VMS was very popular in its day (the late 70s to late 80s); probably the second most common operating system (after MVS, which ran on mainframes). In those days, Unix was a toy that was used by computer science researchers at Universities and large corporate labs (Bell Labs, HP Labs, IBM research). What eventually killed VMS was not the operating system, but the fact that it was only available on one type of computer (the VAX), and that type of computer ended up not achieving world dominance. Instead, that trifurcated into mainframes (which continued to run MVS), RISC workstations and small servers (running various Unix flavors), and PCs (running DOS and Windows). You have to remember that the ability to run a version of Unix on a PC came relatively late, in the late 90s. By that point, VMS had missed the bus (even though it eventually was ported to a RISC machine). By the way, VMS is not dead; you can still buy it today from HP. You just have to get the somewhat rare hardware it runs on.

_Given task 1_:
Answer these questions about the post on VMS:
(a) Which operating system does it name as probably the most common at the time?
(b) On what one type of computer was VMS available?
(c) From which company can VMS still be bought today?
_Given task 2_:
Transcribe every line of the records below, word for word and without changes.

(Records from a collection)
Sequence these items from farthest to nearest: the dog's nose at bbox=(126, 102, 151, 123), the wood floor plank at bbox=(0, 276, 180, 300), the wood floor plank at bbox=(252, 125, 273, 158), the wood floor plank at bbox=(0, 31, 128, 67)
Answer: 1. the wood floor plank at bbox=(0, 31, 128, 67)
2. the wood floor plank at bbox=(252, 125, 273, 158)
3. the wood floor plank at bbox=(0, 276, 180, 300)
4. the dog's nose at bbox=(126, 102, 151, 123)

_Result 1_:
(a) MVS
(b) The VAX
(c) HP

_Result 2_:
Sequence these items from farthest to nearest: the dog's nose at bbox=(126, 102, 151, 123), the wood floor plank at bbox=(0, 276, 180, 300), the wood floor plank at bbox=(252, 125, 273, 158), the wood floor plank at bbox=(0, 31, 128, 67)
Answer: 1. the wood floor plank at bbox=(0, 31, 128, 67)
2. the wood floor plank at bbox=(252, 125, 273, 158)
3. the wood floor plank at bbox=(0, 276, 180, 300)
4. the dog's nose at bbox=(126, 102, 151, 123)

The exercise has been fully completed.